-- BEGIN Extracted text --

To give you a glimpse of what Vietnam’s business capital practicing social distancing looks like, Vietcetera’s photographers took to the streets, squares and markets of Saigon in the first days of the lockdown to capture the eery beauty of the empty city.
Early evening on Nguyen Hue promenade, Saigon’s main pedestrian street.
Usually a hive of activity, Nguyen Hue gets a break from tourists and families.
Those out for fresh air keeping their distance from each other.
A photo op: unobstructed views of the Ho Chi Minh City People’s Committee building.
Getting some exercise.
Lights out: the famous Cafe Apartments building at 42 Nguyen Hue.
An office worker takes a moment to consider his after work options.
Traffic is down on both the sidewalks and the roads.
Crossing the street has become a whole lot easier.
Bicycles are back in vogue as people are looking for ways to stay active.
Closed for business: the Ben Thanh Market.
Massage parlors and beauty salons were among the first businesses ordered to close.

-- END Extracted text --
-- BEGIN Material --

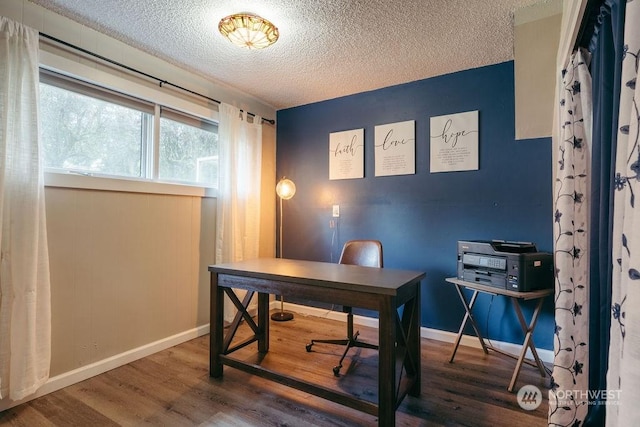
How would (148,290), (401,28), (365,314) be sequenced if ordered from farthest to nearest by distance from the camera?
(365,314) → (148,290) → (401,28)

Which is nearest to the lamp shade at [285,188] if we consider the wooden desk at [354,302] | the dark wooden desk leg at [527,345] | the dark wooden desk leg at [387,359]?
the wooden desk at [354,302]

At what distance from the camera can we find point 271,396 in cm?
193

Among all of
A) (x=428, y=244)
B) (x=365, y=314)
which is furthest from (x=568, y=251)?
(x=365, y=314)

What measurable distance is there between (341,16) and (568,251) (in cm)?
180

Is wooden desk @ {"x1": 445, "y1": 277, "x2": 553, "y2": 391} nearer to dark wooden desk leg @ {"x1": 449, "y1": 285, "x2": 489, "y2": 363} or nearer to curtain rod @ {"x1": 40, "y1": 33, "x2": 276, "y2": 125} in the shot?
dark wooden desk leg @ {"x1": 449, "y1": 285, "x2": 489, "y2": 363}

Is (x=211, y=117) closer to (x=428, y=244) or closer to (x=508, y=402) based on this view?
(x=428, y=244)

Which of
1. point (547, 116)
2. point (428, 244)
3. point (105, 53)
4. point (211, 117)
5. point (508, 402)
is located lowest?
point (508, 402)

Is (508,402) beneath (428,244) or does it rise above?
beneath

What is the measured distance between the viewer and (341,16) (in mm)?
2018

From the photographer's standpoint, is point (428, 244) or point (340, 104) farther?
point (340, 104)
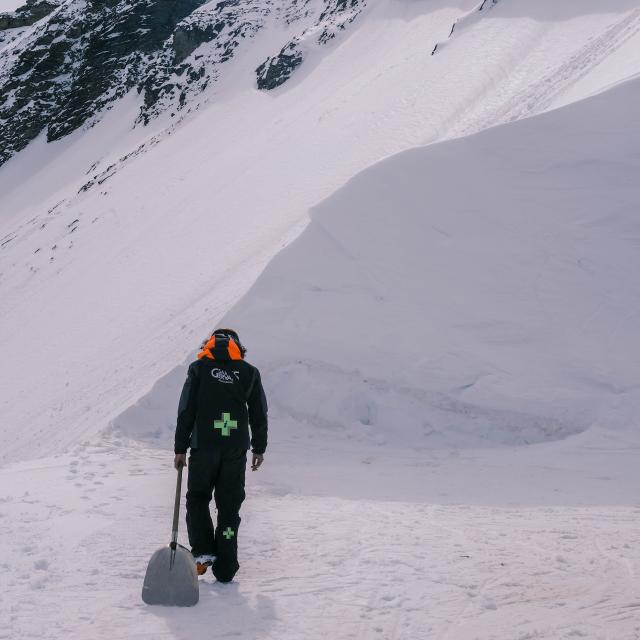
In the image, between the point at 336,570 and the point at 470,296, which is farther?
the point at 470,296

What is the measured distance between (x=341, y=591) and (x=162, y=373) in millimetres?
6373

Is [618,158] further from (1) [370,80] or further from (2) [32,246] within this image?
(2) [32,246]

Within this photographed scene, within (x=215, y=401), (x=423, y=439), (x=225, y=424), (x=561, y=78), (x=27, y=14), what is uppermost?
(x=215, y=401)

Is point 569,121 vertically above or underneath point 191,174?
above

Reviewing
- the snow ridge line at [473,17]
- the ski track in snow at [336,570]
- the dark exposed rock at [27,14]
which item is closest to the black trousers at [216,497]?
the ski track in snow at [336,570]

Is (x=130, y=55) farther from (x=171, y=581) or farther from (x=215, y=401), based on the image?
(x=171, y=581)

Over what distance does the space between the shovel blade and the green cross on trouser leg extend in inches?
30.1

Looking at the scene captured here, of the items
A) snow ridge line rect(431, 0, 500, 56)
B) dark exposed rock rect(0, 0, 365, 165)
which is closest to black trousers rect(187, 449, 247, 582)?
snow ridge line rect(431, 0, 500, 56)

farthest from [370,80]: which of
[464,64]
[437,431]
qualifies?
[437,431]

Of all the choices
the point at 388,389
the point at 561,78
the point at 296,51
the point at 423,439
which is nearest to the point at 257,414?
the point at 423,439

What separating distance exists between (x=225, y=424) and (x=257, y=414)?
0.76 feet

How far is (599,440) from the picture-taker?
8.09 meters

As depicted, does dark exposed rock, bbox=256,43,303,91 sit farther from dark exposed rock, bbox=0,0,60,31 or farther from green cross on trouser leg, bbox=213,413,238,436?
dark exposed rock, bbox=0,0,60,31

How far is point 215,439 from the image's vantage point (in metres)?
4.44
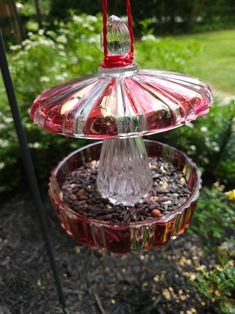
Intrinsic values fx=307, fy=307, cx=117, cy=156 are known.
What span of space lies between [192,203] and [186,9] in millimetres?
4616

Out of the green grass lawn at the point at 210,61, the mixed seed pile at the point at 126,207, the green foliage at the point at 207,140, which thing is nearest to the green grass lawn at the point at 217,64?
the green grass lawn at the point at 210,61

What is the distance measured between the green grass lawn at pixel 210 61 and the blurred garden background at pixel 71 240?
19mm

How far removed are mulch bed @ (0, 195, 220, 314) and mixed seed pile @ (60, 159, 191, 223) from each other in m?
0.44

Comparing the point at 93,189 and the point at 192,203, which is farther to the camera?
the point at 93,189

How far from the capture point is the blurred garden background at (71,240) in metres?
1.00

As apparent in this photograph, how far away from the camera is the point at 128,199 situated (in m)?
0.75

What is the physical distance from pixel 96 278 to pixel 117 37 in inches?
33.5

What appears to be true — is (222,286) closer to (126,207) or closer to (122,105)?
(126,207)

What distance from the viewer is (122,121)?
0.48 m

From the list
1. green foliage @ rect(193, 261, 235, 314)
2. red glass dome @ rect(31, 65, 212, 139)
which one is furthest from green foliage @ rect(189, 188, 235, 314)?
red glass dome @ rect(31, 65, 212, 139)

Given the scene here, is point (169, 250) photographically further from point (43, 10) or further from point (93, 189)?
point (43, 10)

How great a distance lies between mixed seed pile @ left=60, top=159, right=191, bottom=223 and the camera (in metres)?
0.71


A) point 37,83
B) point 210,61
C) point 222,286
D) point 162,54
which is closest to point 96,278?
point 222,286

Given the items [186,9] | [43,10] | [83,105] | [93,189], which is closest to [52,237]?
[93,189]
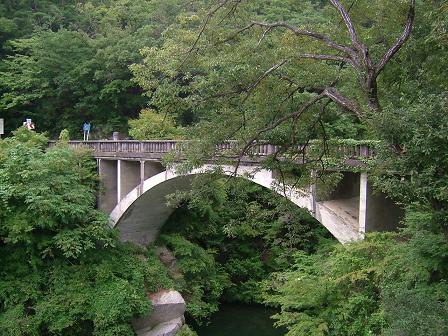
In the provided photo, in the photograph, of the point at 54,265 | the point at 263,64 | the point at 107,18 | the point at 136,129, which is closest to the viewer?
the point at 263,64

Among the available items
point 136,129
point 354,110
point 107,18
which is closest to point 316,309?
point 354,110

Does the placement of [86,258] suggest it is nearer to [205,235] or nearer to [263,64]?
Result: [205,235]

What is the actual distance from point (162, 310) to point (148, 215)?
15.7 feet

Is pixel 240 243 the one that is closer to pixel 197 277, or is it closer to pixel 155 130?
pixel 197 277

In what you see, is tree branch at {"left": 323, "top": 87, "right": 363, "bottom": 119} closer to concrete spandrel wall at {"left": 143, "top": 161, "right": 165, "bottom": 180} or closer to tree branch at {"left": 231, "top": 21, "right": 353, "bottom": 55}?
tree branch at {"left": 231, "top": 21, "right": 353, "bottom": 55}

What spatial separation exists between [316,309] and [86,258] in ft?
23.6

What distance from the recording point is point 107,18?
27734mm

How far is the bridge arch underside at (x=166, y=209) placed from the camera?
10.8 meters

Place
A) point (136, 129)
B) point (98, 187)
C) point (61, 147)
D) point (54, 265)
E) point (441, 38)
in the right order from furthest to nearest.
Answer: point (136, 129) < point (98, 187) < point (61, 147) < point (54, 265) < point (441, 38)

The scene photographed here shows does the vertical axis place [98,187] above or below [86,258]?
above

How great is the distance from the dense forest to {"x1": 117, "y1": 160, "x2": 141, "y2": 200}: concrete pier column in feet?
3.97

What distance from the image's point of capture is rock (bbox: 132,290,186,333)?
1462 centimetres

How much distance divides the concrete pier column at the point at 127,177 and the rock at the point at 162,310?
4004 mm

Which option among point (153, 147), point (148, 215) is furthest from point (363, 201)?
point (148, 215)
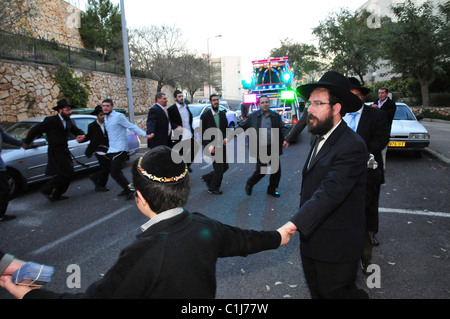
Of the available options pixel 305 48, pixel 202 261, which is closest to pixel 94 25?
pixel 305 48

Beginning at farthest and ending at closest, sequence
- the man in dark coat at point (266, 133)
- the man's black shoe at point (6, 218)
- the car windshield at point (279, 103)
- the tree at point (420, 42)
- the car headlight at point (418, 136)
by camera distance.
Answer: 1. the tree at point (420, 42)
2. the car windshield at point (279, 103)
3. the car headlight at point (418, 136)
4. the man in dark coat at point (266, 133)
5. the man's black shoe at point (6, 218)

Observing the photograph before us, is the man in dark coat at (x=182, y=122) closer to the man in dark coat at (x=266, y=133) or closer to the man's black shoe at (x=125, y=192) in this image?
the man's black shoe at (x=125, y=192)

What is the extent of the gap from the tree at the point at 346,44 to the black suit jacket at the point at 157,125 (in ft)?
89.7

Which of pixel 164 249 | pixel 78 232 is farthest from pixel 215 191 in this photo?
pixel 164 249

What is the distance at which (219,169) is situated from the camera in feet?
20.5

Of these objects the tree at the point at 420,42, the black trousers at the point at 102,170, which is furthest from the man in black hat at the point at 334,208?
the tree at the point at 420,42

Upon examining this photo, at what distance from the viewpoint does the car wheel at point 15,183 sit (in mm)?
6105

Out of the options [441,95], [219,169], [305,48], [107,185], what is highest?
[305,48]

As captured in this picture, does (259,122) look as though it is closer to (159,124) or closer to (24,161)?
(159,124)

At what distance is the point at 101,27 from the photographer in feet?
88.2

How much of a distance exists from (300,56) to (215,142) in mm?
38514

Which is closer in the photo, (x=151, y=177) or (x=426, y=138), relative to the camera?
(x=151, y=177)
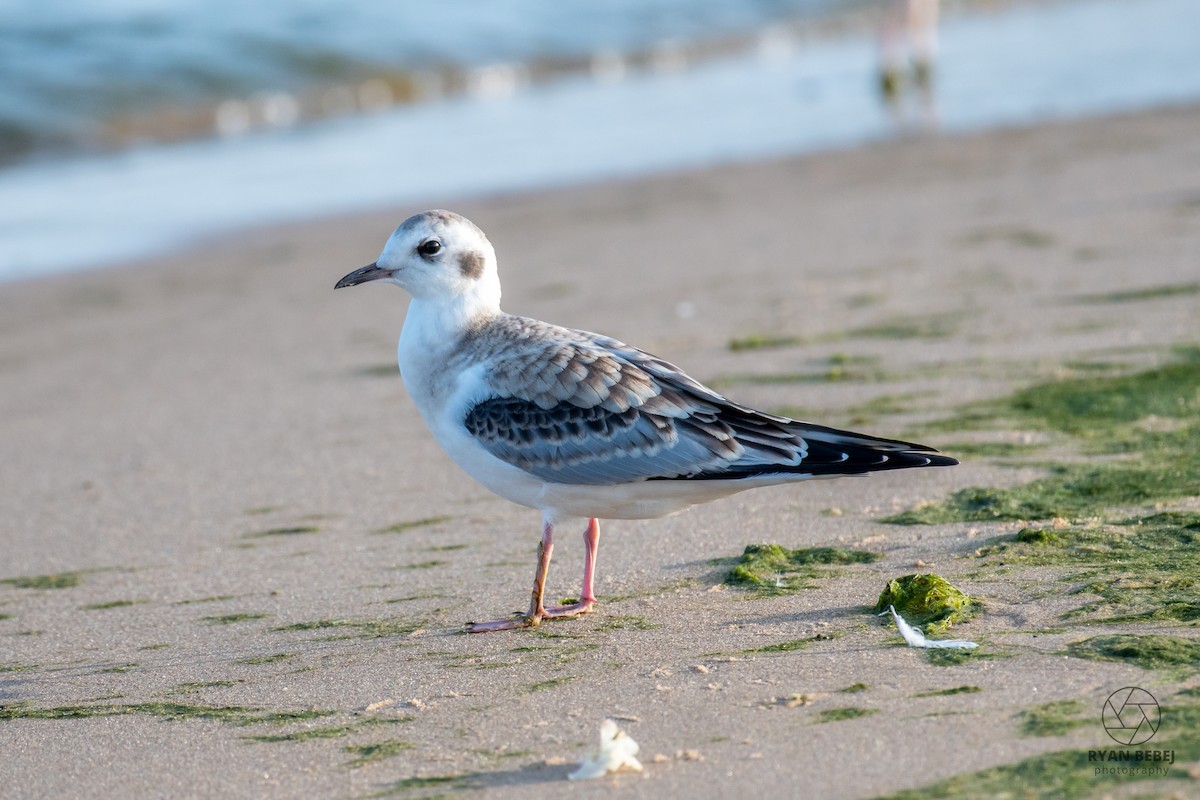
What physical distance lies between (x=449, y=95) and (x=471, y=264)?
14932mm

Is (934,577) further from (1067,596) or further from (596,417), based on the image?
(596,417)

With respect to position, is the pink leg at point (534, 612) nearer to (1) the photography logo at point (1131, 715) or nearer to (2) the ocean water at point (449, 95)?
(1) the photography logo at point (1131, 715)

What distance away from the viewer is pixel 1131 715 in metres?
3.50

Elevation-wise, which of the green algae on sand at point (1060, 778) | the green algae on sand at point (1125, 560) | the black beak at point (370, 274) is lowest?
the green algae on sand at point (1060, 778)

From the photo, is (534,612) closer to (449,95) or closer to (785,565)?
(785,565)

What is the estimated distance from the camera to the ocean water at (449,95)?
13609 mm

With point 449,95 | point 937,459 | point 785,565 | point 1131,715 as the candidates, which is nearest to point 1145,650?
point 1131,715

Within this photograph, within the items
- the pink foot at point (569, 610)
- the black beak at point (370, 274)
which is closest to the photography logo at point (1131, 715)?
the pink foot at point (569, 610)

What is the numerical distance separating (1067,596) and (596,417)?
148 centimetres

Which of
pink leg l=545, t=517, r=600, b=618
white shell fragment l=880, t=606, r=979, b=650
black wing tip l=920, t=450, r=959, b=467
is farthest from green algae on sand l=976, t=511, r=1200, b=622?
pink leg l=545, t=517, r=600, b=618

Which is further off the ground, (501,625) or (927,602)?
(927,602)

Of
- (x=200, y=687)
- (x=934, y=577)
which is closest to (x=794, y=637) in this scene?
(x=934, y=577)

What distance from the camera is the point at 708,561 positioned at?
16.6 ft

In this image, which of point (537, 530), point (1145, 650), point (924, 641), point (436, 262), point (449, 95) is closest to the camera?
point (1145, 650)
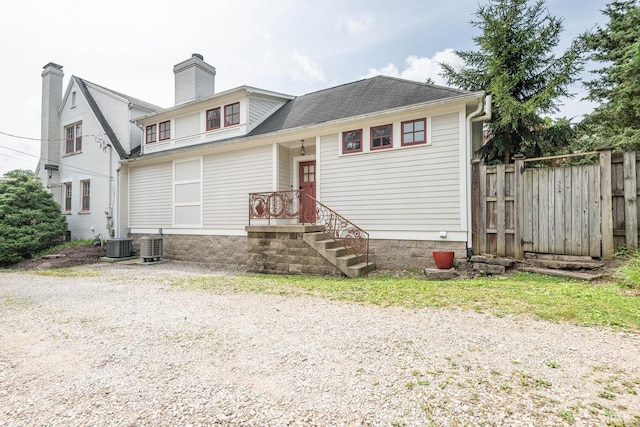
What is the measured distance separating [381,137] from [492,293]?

-- END Material --

Tasks to carry out ->
1. List every specific named place in Saigon, whether a street or a building, that the Saigon lockdown captions mention.
2. Carry on the Saigon lockdown captions with a few more lines in the same style.

Responses for each task ->
1.
Nguyen Hue promenade
Ho Chi Minh City People's Committee building
Cafe Apartments building
Ben Thanh Market

2.
Striking a lonely figure, a tourist surveys the shuttered Ben Thanh Market.
The usually busy corner of Le Thanh Ton and Thu Khoa Huan.
With fruit vendors and street food stalls gone, motorcyclists have reclaimed the roads.
Work continues on a construction site near the Ben Thanh Market.
A popular tourist haunt, the Ben Thanh market stands deserted.
After-work traffic has dwindled to a trickle.
A community lifeline: grocery stores remain open during the lockdown.
A moment of self-reflection.
Bui Vien, Saigon’s party central, in a new light.
Local residents selling soft drinks outside the Sahara Bar on backpacker street.
Unrecognizable without its ubiquitous coffee shops, downtown has gone dark.
A lonely grocery run.
A street vendor on the move.
8 p.m. Everyone’s turned in for the night.